A US national lab has started training a massive AI brain that could ultimately become the must-have computing resource for scientific researchers.
Argonne National Laboratory (ANL) is creating a generative AI model called AuroraGPT and is pouring a giant mass of scientific information into creating the brain.
The model is being trained on its Aurora supercomputer, which delivers more than an half an exaflop performance at ANL. The system has Intel’s Ponte Vecchio GPUs, which provide the main computing power.
Intel and ANL are partnering with other labs in the US and worldwide to make scientific AI a reality.
“It combines all the text, codes, specific scientific results, papers, into the model that science can use to speed up research,” said Ogi Brkic, vice president and general manager for data center and HPC solutions, in a press briefing.
Brkic called the model “ScienceGPT,” indicating it will have a chatbot interface, and researchers can submit questions and get responses.

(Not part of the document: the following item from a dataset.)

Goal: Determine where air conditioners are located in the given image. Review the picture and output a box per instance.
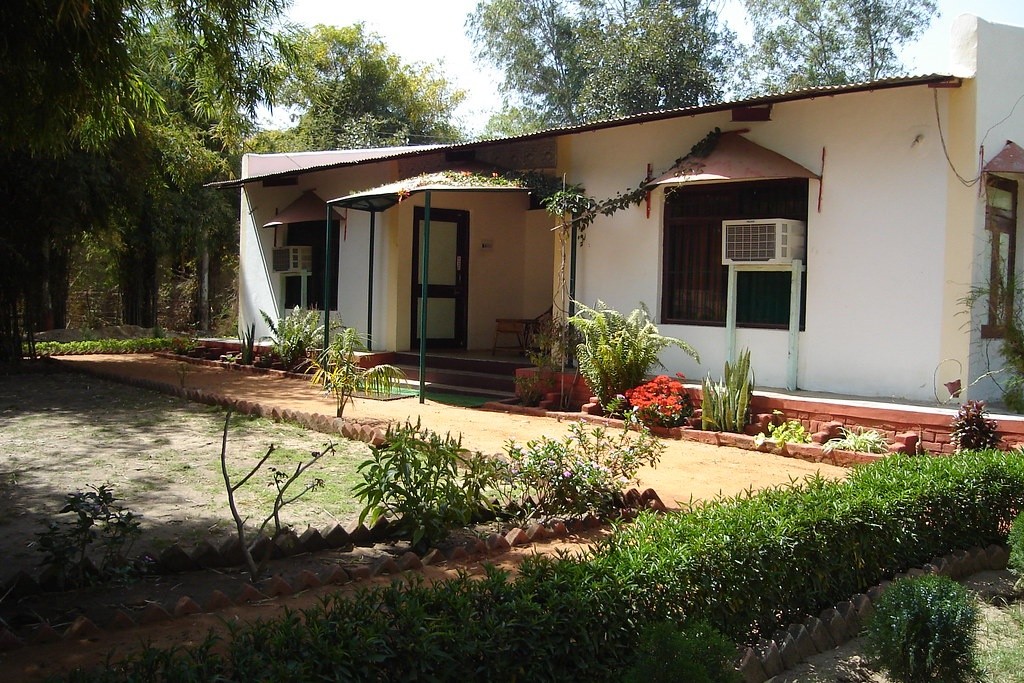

Chatbots could help in a wide range of scientific research, including biology, cancer research, and climate change.
Training a model with complex data can take time and massive computing resources. ANL and Intel are in the early stages of testing the hardware before putting the model into full training mode.
While it will operate like ChatGPT, it is unclear if the generative model will be multimodal or whether it will generate images and videos. Inference will also be a big part of the system as scientists seek answers from the chatbot and feed more information into the model.
Training AuroraGPT has just started and could take months to complete. The training is currently limited to 256 nodes, which will then be scaled to all of the nodes — about 10,000 — of the Aurora supercomputer.
OpenAI has not shared details on how long it took to train GPT-4, which takes place on Nvidia GPUs. In May, Google said it was training its upcoming large-language model called Gemini, which is likely happening on its TPUs.
The biggest challenge in training large language models is the memory requirements, and in most cases, the training needs to be sliced down to smaller bits across a wide range of GPUs. The AuroraGPT is enabled by Microsoft’s Megatron/DeepSpeed, which does exactly that and ensures the training is happening in parallel.
Intel and ANL are testing the 1-trillion parameter model training on a string of 64 Aurora nodes.
“The number of nodes is lower than we typically see on these large language models… because [of the] unique Aurora design,” Brkic said.
Intel has worked with Microsoft on fine-tuning the software and hardware, so the training can scale to all nodes. The goal is to extend this to the entire system of 10,000 plus nodes.
Intel also hopes to achieve linear scaling so the performance increases as the number of nodes increases.
Brkic said its Ponte Vecchio GPUs outperformed Nvidia’s A100 GPUs in another Argonne supercomputer called Theta, which has a peak performance of 11.7 petaflops.